The arrival of ChatGPT on the marketplace just a year ago has sparked a global debate on the impacts of potentially revolutionary AI-powered chatbots. While some see it as a promising tool, it has also caused concerns and anxiety about the unintended or undesired impacts of a machine handling tasks currently performed by humans.


Porto Alegre, with a population of 1.3 million, is the second-largest city in Brazil’s south. The city’s council president, Hamilton Sossmeier, found out that Rosario had enlisted ChatGPT to write the proposal when the councilman bragged about the achievement on social media on Wednesday. Sossmeier initially told local media he thought it was a “dangerous precedent.”

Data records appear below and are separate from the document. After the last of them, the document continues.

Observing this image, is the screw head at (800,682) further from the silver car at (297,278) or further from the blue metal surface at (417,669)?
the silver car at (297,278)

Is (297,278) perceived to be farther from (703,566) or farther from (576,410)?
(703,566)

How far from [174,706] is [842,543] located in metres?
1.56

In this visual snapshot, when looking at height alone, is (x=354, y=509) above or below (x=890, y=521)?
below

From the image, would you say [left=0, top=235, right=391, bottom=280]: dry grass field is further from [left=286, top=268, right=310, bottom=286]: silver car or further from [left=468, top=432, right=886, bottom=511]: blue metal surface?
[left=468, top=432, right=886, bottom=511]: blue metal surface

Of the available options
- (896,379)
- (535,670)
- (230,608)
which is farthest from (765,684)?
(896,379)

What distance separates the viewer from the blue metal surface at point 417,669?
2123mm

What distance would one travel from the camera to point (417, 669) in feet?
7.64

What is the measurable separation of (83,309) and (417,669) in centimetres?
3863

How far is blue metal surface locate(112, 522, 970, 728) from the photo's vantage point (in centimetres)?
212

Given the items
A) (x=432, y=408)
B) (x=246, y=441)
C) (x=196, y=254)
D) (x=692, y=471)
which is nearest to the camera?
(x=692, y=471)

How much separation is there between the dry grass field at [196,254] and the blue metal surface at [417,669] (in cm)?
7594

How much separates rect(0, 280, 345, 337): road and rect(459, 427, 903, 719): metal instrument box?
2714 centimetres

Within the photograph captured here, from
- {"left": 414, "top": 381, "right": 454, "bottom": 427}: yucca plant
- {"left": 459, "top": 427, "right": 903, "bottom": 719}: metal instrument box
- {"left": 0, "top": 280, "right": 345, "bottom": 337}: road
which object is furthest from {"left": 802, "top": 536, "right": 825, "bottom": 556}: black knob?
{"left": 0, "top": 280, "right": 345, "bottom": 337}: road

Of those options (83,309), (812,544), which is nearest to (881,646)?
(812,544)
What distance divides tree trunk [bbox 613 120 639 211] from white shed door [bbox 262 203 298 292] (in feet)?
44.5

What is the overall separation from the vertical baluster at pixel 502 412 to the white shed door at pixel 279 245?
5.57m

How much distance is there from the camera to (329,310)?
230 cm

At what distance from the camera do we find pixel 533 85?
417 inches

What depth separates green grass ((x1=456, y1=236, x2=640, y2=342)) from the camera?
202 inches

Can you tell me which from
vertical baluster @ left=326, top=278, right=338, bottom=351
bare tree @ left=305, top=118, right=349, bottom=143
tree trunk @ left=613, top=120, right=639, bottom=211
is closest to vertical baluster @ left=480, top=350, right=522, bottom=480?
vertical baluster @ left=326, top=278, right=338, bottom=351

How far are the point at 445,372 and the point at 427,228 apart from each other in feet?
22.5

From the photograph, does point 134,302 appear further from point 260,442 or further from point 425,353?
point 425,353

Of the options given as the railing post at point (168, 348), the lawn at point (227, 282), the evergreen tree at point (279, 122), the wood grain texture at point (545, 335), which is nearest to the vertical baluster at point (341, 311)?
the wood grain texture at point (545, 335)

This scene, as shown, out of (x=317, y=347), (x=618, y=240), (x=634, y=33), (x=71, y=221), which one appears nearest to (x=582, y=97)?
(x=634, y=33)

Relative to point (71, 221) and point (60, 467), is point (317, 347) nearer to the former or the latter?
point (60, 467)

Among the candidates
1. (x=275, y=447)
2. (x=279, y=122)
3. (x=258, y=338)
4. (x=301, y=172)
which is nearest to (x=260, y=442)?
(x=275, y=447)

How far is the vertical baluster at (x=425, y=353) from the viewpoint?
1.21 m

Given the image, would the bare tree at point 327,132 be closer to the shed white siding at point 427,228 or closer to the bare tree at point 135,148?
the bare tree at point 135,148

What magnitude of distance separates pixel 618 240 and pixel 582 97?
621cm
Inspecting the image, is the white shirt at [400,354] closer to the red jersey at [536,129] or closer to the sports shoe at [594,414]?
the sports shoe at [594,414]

The AI large language models that power chatbots like ChatGPT work by repeatedly trying to guess the next word in a sentence and are prone to making up false information, a phenomenon sometimes called hallucination.


All chatbots sometimes introduce false information when summarizing a document, ranging from about 3% of the time for the most advanced GPT model to a rate of about 27% for one of Google’s models, according to recently published research by the tech company Vectara.


In an article published on the website of Harvard Law School’s Center of Legal Profession earlier this year, Andrew Perlman, dean at Suffolk University Law School, wrote that ChatGPT “may portend an even more momentous shift than the advent of the internet,” but also warned of its potential shortcomings.


“It may not always be able to account for the nuances and complexities of the law. Because ChatGPT is a machine learning system, it may not have the same level of understanding and judgment as a human lawyer when it comes to interpreting legal principles and precedent. This could lead to problems in situations where a more in-depth legal analysis is required,” Perlman wrote.


Porto Alegre’s Rosario wasn’t the first lawmaker in the world to test ChatGPT’s abilities. Others have done so in a more limited capacity or with less successful outcomes.


In Massachusetts, Democratic state Sen. Barry Finegold turned to ChatGPT to help write a bill aimed at regulating artificial intelligence models, including ChatGPT. Filed earlier this year, it has yet to be voted on.


Finegold said by phone on Wednesday that ChatGPT can help with some of the more tedious elements of the lawmaking process, including correctly and quickly searching and citing laws already on the books. However, it is critical that everyone knows ChatGPT or a similar tool was used in the process, he added.


“We want work that is ChatGPT generated to be watermarked,” he said, adding that the use of artificial intelligence to help draft new laws is inevitable. “I’m in favor of people using ChatGPT to write bills as long as it’s clear.”


There was no such transparency for Rosario’s proposal in Porto Alegre. Sossmeier said Rosario did not inform fellow council members that ChatGPT had written the proposal.


Keeping the proposal’s origin secret was intentional. Rosario told the AP his objective was not just to resolve a local issue, but also to spark a debate. He said he entered a 49-word prompt into ChatGPT and it returned the full draft proposal within seconds, including justifications.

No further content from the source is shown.